Validation of self-reported smoking behavior: biochemical analyses of cotinine and thiocyanate.

Biochemical determinations of plasma and salivary cotinine and thiocyanate were used to differentiate smokers from non-smokers and to follow daily smoking patterns in smokers. Results indicate that cotinine is better suited than thiocyanate to determine smoking status in large scale epidemiologic studies and to follow alterations in smoking behavior over periods of time. Salivary cotinine is a reliable alternative to plasma for validation of smoking status and for following changes in daily smoking patterns.

Cigarette smoking as a risk for cardiovascular disease III: Biochemical effects with higher nicotine yield cigarettes.

Subjects who smoked a medium range nicotine yield cigarette were given a higher nicotine yield cigarette (an increase of 0.34 mg nicotine) to smoke ad libitum for two weeks. Plasma nicotine, cotinine, thiocyanate and blood carboxyhemoglobin levels were determined as well as various physiological parameters including heart rate and blood pressure.
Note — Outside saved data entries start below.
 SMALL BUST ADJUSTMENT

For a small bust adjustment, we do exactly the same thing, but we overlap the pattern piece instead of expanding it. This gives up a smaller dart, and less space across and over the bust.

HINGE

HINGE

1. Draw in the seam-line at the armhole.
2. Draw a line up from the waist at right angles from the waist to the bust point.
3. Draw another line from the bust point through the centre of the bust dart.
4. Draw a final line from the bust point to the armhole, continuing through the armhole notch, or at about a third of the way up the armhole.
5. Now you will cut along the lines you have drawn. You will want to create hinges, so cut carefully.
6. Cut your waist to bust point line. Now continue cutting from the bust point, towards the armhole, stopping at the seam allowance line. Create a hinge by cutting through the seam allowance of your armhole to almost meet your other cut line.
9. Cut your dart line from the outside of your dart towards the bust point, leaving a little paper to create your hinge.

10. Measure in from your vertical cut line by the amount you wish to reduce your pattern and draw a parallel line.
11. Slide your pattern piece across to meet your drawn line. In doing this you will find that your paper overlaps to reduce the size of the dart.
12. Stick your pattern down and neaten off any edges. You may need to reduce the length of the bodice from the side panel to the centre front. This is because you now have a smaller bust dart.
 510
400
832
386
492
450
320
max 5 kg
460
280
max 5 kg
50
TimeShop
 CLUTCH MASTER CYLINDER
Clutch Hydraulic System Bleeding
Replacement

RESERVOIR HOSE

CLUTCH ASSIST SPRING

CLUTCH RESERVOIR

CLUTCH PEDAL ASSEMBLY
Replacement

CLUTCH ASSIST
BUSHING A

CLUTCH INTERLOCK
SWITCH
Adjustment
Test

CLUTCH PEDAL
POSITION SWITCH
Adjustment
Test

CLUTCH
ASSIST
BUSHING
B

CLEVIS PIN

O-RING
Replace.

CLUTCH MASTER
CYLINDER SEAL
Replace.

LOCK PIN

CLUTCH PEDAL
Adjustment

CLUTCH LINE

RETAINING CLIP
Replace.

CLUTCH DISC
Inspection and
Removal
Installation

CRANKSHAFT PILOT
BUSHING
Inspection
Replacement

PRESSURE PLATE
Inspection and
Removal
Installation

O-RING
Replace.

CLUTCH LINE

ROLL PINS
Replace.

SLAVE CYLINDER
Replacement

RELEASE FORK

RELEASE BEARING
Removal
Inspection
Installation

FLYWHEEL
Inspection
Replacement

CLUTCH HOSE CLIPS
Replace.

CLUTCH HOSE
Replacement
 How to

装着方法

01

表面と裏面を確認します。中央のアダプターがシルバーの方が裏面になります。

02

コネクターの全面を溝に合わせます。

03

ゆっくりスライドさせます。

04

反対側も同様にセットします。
Increases in plasma nicotine were most directly correlated to heart rate when smokers were first challenged with a higher nicotine yield cigarette (r = 0.85); less directly correlated after a two-week acclimatization period (r = 0.42) and poorly related to their customary product (r = 0.23). Interestingly, it was noted that subjects did not compensate for higher nicotine yield by smoking fewer cigarettes per day when incremental nicotine changes were realistic. They did, however, show higher plasma nicotine, thiocyanate and an upward trend in plasma cotinine with the stronger cigarettes. These increases in cigarette constituents present in plasma, coupled with increasing correlation of heart rate and nicotine uptake, lead us to suggest that uptitration of smokers might cause them to establish new baseline levels. These findings have important health implications in light of recent suggestions to increase the nicotine yet decrease the tar of cigarettes in an attempt to overcome smoker compensation phenomena observed with low yield products.